■ **What you are asked to do**
Print the part of the PACE trial text below that opens with the words containing "Senior Member" and closes with "was negatively affected.", copied exactly.

Instead of acknowledging this, White continues to write the following about the analysis by Matthees et al. [31] (whose authors also include two Professors of Statistics): “In the latest step in this saga, a blog that hasn’t gone through the rigours of scientific peer-review, or being published in a journal claims that CBT and GET are not as effective as we reported. The authors got their figures by tweaks such as increasing the pass-grade for what counted as recovery, and excluding patients who had reported themselves as “much better”” [33]. Yet as noted by the independent review of the PACE trial (published earlier this year in a peer-reviewed medical journal), if you are “much better” you have improved, but you have not recovered yet [5] as anyone knows who has been ill with a flu like illness, for example. White had also stated in an article in The Times a few days earlier “it is very difficult to define recovery” [26]. Yet, if an ordinary person was asked the meaning of recovery, the answer would be that all problems have gone and that health has returned to how it was before the illness. This was worded by Kennedy in the following manner: recovery “is the elimination of...symptoms and a return to premorbid levels of functioning” [34].
 

Dolphin

Senior Member
Messages
17,567
For this sensitivity analysis, I think he should also have highlighted that the other possibility is that nobody with ME was negatively affected.

Also he should probably have given the figures for the specialist medical care group and possibly also the adaptive pacing group. There can be some random variation: you need to be careful how much you read into the scores of some people deteriorating.

■ **Stored data**
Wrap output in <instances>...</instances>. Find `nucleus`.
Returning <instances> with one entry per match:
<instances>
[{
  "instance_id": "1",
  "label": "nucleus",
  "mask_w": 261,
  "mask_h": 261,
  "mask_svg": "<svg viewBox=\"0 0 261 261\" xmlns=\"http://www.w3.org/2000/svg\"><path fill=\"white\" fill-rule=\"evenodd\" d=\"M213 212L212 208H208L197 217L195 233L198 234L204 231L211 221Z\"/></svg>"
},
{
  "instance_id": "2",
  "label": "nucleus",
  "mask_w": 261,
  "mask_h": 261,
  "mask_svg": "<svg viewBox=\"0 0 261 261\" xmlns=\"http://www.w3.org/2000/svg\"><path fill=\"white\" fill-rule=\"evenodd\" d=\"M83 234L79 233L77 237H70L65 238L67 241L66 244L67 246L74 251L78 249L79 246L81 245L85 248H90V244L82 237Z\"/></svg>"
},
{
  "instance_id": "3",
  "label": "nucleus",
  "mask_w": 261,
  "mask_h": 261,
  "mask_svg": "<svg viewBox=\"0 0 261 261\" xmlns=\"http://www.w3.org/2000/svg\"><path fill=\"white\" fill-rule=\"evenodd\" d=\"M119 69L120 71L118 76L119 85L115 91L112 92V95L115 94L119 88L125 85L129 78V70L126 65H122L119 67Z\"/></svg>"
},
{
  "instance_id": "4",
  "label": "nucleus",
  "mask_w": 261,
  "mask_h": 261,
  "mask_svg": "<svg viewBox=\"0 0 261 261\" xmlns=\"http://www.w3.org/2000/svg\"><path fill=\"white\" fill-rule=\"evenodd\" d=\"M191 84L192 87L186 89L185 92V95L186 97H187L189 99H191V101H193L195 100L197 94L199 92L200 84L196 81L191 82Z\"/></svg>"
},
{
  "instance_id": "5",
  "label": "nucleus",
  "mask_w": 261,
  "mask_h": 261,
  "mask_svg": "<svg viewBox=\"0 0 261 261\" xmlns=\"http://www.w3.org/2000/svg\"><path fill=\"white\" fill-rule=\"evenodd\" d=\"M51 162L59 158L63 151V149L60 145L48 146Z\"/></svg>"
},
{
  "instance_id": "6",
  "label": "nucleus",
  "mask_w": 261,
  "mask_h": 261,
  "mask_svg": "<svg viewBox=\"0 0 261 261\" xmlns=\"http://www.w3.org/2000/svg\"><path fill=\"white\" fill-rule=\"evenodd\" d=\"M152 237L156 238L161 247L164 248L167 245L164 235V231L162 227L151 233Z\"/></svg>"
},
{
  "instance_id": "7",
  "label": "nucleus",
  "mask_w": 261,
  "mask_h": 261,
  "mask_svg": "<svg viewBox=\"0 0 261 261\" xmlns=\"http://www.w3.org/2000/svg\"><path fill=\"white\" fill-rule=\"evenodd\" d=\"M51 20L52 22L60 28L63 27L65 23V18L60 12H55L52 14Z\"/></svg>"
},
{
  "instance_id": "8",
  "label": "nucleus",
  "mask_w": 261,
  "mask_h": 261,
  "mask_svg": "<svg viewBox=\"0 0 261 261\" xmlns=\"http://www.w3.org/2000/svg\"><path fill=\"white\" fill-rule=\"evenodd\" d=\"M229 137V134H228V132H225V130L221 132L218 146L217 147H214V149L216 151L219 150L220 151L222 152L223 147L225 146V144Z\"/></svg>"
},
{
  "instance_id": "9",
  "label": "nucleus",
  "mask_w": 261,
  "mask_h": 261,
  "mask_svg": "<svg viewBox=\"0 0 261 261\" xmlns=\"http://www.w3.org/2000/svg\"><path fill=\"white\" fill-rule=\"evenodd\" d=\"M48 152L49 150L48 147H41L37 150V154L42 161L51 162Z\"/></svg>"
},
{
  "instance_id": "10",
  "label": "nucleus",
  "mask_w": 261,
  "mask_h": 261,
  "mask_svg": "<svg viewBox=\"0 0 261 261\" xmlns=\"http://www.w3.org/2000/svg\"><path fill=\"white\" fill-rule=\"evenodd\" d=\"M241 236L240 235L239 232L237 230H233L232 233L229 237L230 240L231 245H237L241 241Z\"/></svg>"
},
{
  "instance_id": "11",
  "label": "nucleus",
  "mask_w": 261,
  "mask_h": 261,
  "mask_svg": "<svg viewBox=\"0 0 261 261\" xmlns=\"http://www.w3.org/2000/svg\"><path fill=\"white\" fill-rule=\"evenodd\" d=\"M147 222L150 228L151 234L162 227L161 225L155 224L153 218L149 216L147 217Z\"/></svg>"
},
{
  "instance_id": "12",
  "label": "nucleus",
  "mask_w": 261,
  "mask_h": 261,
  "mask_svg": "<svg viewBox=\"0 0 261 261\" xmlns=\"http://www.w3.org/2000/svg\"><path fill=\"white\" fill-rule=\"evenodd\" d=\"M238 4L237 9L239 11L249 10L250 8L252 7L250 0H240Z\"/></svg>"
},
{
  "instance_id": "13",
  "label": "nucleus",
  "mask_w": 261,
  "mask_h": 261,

■ **Solution for this task**
Senior Member
Messages
17,567
For this sensitivity analysis, I think he should also have highlighted that the other possibility is that nobody with ME was negatively affected.